Ümmü Hânî -radıyallâhu anhâ-

Hazret-i Ali’nin ablasıdır. Peygamber Efendimiz’in çok değer verdiği bu hanım sahâbî, kocası müşrik olduğu için Mekke’nin fethine kadar müslüman olamamış, Medîne’ye hicret şerefine nâil olamamıştır. Lâkin akrabalık haklarına riâyetle Peygamber Efendimiz’i müşriklere karşı dâimâ korumuştur. Bu hususta babası Ebû Tâlib gibi davranmıştır.

Tâif dönüşü birçok güçlüklerle karşılaşan, kimse kendisine zarar vermeden bir süre sığınacak yer düşünen Peygamber Efendimiz, Ebû Tâlib Mahallesi’nde oturan Ümmü Hânî’nin evine gelmiş, o da amcaoğlunu hemen misafir etmiştir.

O’nun çok yorgun olduğunu fark edip istirahat etmesi için ortamı ayarlamış, müşriklerin Peygamber Efendimiz’e kötülük yapmak istediklerini bildiği için de kendisi babasının kılıcını kuşanıp sabaha kadar evin etrafında dolaşıp Efendimiz’i korumuştur.

Ümmü Hânî, Mîrâc hadisesinin nasıl gerçekleştiğini, o gece olup biteni bizlere rivayet ederek hâdiseyi bir başka gözle aydınlatmıştır.

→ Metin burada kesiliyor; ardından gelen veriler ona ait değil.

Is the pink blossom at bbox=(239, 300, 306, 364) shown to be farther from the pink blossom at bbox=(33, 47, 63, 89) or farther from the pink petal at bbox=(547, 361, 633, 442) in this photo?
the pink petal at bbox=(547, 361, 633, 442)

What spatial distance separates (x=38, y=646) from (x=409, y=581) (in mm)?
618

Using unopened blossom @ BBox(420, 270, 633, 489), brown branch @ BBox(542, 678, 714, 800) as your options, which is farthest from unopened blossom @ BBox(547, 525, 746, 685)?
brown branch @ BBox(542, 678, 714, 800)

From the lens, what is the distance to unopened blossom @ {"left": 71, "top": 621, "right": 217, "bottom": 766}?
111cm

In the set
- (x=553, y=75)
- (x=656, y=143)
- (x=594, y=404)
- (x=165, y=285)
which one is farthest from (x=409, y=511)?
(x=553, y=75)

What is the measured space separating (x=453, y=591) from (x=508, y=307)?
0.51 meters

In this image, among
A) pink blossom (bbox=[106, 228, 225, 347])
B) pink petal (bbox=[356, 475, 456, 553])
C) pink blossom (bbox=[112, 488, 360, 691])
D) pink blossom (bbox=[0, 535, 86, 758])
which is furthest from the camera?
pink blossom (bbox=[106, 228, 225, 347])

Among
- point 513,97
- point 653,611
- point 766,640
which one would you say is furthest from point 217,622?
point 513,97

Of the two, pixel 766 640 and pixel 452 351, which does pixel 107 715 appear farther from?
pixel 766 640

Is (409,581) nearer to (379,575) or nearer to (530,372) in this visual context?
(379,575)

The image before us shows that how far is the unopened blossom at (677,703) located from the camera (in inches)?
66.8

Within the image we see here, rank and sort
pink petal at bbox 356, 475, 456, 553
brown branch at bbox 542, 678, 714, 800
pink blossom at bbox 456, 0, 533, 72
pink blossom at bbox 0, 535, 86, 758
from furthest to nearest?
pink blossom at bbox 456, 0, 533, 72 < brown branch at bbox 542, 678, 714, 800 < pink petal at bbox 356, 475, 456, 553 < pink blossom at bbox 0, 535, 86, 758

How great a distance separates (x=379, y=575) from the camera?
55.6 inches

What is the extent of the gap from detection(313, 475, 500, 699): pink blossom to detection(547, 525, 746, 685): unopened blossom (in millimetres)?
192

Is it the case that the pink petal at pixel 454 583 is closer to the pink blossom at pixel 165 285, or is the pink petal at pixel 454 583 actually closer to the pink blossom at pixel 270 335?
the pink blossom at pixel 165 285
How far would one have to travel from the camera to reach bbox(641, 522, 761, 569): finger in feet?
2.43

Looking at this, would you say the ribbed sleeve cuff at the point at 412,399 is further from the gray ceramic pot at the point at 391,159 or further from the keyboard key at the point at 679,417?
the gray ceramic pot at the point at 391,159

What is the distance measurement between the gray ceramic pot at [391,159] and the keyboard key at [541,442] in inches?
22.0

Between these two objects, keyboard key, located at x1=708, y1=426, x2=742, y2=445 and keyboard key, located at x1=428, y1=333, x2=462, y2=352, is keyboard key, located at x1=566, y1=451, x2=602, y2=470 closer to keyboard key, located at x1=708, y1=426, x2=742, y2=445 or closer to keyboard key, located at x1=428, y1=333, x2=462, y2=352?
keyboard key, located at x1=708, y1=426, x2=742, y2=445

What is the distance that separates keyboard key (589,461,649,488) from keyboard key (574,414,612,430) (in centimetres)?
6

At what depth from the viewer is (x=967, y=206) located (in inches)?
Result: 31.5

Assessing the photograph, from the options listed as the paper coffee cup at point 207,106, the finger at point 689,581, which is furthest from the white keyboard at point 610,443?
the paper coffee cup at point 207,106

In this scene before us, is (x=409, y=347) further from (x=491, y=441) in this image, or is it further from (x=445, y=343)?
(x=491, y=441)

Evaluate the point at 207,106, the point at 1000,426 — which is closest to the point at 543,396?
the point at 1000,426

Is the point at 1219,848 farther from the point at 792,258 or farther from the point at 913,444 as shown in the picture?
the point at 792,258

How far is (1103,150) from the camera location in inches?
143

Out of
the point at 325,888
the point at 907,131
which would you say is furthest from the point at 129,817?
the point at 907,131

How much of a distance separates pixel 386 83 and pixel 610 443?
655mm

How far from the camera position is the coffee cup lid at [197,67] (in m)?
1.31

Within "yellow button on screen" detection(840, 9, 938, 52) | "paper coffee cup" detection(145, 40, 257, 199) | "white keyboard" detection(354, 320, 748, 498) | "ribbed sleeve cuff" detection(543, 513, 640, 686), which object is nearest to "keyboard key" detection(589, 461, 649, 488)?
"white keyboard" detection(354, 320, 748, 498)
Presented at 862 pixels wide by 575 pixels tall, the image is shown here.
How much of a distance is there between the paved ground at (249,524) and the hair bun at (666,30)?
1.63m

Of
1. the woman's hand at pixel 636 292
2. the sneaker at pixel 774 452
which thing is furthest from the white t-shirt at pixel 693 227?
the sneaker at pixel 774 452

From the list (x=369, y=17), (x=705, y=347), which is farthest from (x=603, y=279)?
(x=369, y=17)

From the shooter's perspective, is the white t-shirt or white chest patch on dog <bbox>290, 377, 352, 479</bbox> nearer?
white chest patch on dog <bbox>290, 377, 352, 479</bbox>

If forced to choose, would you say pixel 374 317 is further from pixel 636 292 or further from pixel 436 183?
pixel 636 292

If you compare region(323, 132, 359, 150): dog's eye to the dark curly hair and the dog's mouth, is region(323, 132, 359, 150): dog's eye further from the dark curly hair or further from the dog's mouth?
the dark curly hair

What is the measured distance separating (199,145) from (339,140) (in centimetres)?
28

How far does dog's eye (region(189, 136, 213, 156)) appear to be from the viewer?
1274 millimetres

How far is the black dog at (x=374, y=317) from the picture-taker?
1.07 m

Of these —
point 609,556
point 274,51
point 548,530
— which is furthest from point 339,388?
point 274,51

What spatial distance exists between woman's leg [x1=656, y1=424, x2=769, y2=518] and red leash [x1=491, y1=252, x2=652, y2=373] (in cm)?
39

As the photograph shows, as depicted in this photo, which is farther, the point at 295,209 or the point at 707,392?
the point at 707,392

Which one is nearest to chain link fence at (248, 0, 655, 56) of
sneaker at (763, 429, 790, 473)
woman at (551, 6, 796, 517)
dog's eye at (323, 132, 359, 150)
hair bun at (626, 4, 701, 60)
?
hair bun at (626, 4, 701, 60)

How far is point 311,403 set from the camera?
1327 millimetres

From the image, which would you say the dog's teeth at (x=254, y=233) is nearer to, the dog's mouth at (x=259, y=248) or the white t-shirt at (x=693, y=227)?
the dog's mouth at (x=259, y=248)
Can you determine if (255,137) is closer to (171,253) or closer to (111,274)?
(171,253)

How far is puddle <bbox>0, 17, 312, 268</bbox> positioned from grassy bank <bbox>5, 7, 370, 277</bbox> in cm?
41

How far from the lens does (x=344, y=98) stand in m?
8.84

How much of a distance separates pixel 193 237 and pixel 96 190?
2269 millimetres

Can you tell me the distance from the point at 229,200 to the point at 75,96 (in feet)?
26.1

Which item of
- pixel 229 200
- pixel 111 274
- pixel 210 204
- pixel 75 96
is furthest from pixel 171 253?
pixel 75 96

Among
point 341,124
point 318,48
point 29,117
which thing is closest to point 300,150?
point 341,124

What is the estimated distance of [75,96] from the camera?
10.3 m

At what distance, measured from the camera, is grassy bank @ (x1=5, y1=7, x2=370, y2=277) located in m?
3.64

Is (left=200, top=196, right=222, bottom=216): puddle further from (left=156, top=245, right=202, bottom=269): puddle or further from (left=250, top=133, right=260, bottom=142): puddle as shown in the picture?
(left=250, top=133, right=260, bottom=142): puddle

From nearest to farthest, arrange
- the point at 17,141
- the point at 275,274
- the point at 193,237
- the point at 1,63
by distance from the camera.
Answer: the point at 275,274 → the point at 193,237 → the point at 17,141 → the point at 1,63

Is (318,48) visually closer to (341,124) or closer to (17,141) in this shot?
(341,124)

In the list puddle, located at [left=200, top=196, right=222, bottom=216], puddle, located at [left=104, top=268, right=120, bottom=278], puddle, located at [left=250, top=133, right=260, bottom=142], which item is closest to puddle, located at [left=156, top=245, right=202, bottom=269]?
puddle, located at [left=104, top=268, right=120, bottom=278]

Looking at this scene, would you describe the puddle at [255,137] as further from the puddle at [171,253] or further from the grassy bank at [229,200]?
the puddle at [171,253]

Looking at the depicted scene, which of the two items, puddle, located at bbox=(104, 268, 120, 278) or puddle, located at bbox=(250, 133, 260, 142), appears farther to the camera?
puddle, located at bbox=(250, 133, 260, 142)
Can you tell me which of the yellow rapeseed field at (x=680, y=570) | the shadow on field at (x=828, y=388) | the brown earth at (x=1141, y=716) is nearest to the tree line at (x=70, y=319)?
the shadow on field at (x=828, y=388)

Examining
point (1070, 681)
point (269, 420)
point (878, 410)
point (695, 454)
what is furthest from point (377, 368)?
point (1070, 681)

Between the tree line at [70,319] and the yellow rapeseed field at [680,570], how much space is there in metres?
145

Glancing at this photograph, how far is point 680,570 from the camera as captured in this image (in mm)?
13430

Devamlı müşriklerin safında savaşan, azılı müşrik kocası Hübeyre, Mekke’nin fethi günü âilesini bırakarak kaçıp gitmiştir. Ümmü Hânî, Mekke’nin fethi günü müslüman olmuştur.

Çok firâsetli bir hanım olan Ümmü Hânî, bir gün nâfile oruca niyet etmişken, Efendimiz kendisini ziyarete gelince bal şerbeti ikram etmiştir. Efendimiz artanını kendisine uzatınca hemen içmiş, bunun kendisi için büyük bir ikram, şifâ, feyiz ve bereket olduğunu bilerek bu fırsatı kaçırmamıştır.

 

İlk Şehid: Sümeyye -radıyallâhu anhâ-

Ebû Huzeyfe onu, kimsesiz ve yoksul olan Yemenli Yâsir ile evlendirmişti. Ammar isimli bir oğulları oldu. Genç Ammar, arkadaşlarından öğrendiği son peygamber ve İslâm dînine dair bilgileri âilesi ile paylaşınca, bütün âile müslüman oldular.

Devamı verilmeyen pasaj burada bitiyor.